Граф Михаил Протасов-Бахметьев, приехавший из Парижа и представленный им хозяйкой, был грузным человеком лет тридцати, уже лысеющим, с новомодными короткими бачками и изящными усиками. Он тут же затеял с Ниной Черевиной разговор о путешествиях. Однако она слушала вполуха, глядя на еще одного молодого красавца, который стоял у стены и, наконец, подошёл к ним. Андрей Нирод представил им Александра Критского, которого девицы рассматривали удивлённо и жадно. Ослепительно красивый, похожий на итальянца со старинной картины, он, на взгляд Бартенева, был излишне слащав, но на такого, конечно, нельзя было не обернуться.

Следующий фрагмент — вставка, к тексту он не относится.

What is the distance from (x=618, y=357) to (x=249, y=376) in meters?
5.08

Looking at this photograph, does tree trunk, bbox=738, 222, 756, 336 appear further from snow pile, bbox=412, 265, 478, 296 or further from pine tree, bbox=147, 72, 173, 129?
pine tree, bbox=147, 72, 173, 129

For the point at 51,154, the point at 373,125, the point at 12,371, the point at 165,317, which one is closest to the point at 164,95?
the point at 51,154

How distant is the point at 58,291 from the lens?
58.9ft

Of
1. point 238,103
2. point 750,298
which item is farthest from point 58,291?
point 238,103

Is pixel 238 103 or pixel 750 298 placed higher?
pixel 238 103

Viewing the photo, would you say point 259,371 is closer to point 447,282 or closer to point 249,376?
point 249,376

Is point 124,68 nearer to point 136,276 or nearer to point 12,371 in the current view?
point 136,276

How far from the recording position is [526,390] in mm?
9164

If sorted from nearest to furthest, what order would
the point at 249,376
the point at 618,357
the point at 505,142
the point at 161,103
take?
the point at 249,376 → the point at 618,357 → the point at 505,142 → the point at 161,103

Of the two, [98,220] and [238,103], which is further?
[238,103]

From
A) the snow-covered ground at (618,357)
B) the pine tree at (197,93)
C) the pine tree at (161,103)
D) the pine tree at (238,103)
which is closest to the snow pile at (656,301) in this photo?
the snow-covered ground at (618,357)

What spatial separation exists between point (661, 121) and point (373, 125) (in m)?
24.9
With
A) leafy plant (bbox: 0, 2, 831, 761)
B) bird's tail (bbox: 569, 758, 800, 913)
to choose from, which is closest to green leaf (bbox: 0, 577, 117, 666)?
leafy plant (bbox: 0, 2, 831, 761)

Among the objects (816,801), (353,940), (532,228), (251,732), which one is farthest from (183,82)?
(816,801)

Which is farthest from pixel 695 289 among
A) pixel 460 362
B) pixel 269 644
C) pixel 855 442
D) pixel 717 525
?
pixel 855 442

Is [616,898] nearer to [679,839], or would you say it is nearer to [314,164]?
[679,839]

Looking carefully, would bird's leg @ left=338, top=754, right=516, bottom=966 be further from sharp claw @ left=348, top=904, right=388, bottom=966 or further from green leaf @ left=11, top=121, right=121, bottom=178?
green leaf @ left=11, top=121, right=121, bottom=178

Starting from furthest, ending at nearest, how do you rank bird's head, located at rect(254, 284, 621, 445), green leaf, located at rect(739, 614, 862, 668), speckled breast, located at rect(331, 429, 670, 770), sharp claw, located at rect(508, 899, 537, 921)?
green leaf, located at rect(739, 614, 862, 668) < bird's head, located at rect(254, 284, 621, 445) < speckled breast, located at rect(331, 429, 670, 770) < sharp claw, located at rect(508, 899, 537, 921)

Протасов-Бахметьев тут же втесался между Ратиевым и Критским и спросил у красавца, давно ли он из Италии, на что тот ответил, что уже неделю в Петербурге. Ратиев же заметил, что собирается в Рим в январе, на что толстяк завистливо заметил ему, что он счастливчик. Сам Протасов-Бахметьев никого на танец не пригласил, мотивируя это тем, что в чужих краях разъелся и стал слишком неуклюж.
В итоге девицы Черевины и Любомирские оказались приглашенными на все танцы, два свободных оставалось у Ирины Палецкой, и тут в соседнем зале загремела музыка. Танцы начались вальсом, и молодые люди, ангажируя девиц, исчезли.
-Господи, ты хоть что-то заметил? - прошептал Бартенев, наклонившись к уху Корвин-Коссаковского, - у меня в глазах рябит, они все одинаковые.
-Не все, Порфирий, не все, - глаза Арсения показались Бартеневу сумрачными и больными. - Я, признаться, рассчитывал хотя бы нескольких сразу отсеять, но, увы... Могу только предположить, что Всеволод Ратиев едва ли из твоих оборотней будет. Да и толстяк Протасов-Бахметьев. Те должны иной вид иметь, для девиц манящий. Но остальные, будь все проклято, как на подбор добры молодцы, - зло пробормотал он сквозь зубы.
-Ты всё ещё думаешь, что они здесь? - осторожно спросил Бартенев, косясь на нервно сжатые руки друга в лайковых перчатках.
-Если и сомневался - теперь уверен, - твердо кивнул Арсений, - у Макса Мещерского глаза шалые, Герман Грейг и Даниил Энгельгардт - тоже "победители петербургские", а Грейг еще и, по слухам, незаконный сынок великого князя, такие порой избалованы и развращены с детства, Аристарх Сабуров просто принц какой-то, ей-богу, что до Критского... тоже... Аполлон Бельведерский. Девицы на него, как на солнце, смотрели. Тут они.
Бартенев остановил его.
-Постой, я совсем спутался, сказать забыл. Мещерский этот тут ни при чём, он у нас в Академии учился. Имени я не запомнил, но его самого видел на занятиях. Он толковый, кстати, хоть и шальной, и герой Хивинского похода. А сейчас, наверное, на побывку приехал из армии, мне говорили - он был на Аладжинских высотах, когда корпус Лорис-Меликова отошёл к Александрополю.